■ TEXTAUSZUG
· · · · ·

# Tool/Programm zum Zeichnen von UML Diagrammen



## Extremefall (27. Okt 2010)

Hallo,
kennt ihr ein gutes Programm, womit man selbst UML Diagramme zeichnen kann? Wenn ja, welches? Es sollte kostenlos verfügbar und leicht zu bedienen sein. MFG


----------



## Final_Striker (27. Okt 2010)

Versuche es mal mit ArgoUML.


----------



## Extremefall (27. Okt 2010)

Ist ja lustig. Genau das installiere ich zufällig gerade.


----------



## XHelp (27. Okt 2010)

Je nach Umfang und Verwendungszweck: LaTeX


----------



## Extremefall (27. Okt 2010)

Wie kann ich innere Klassen nutzen?


----------



## Cru (27. Okt 2010)

Besser als ArgoUML ist (finde ich) Visual Paradigm for UML welches man auch kostenlos bekommen kann, oder eben eine Trail-Version.
Empfehlen kann ich MS Visio...aber das ist nicht kostenlos


----------



## Extremefall (27. Okt 2010)

Wie kann ich innere Klassen bei ArgoUML nutzen?


----------



## Der Müde Joe (27. Okt 2010)

evtl
yEd - Graph Editor
zu meinen uni zeiten hab ich
Umbrello UML Modeller
benutzt....
[edit] oder war BOUML - a free UML tool box
ach ist schon ne weile her...[/edit]

EDIT:
Da fällt mir ein. Zu meiner Uni Zeit hab ich mal ein riesen fettes Programm
benutzt, das recht sauber war:
The Protégé Ontology Editor and Knowledge Acquisition System
..aber ob das für UML taugt?


----------



## stareagle (27. Okt 2010)

Hallo,

ich verwende momentan UMLet.

Gruß

Stareagle


----------



## ARadauer (27. Okt 2010)

XHelp hat gesagt.:


> Je nach Umfang und Verwendungszweck: LaTeX



nicht dein ernst oder?


----------



## Volvagia (27. Okt 2010)

Ich verwende atm StarUML, ist imho sehr einfach zu bedienen.


----------



## XHelp (27. Okt 2010)

· · · · ·

■ AUFGABEN
1. Zitieren Sie aus der Diskussion über UML-Programme den Abschnitt, der mit den Worten „## Cru (27.“ einsetzt und nach den Worten „eben eine Trail-Version.“ schließt.
2. Beantworten Sie anhand der Diskussion über UML-Programme die folgenden Fragen:
(a) Welches Programm schlägt Final_Striker vor?
(b) Welches Werkzeug verwendet stareagle momentan?
(c) Wie beurteilt Volvagia die Bedienung von StarUML?
Für die Bearbeitung ist die Auflistung ohne Belang.

■ ANGEZEIGTE DATEN
· · · · ·

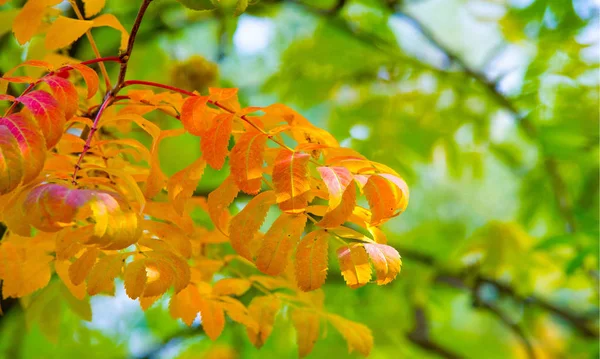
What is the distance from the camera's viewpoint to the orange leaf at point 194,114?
0.62 m

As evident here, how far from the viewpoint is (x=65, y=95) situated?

· · · · ·

■ LÖSUNGEN
1.
## Cru (27. Okt 2010)

Besser als ArgoUML ist (finde ich) Visual Paradigm for UML welches man auch kostenlos bekommen kann, oder eben eine Trail-Version.

2.
(a) ArgoUML
(b) UMLet
(c) Als sehr einfach zu bedienen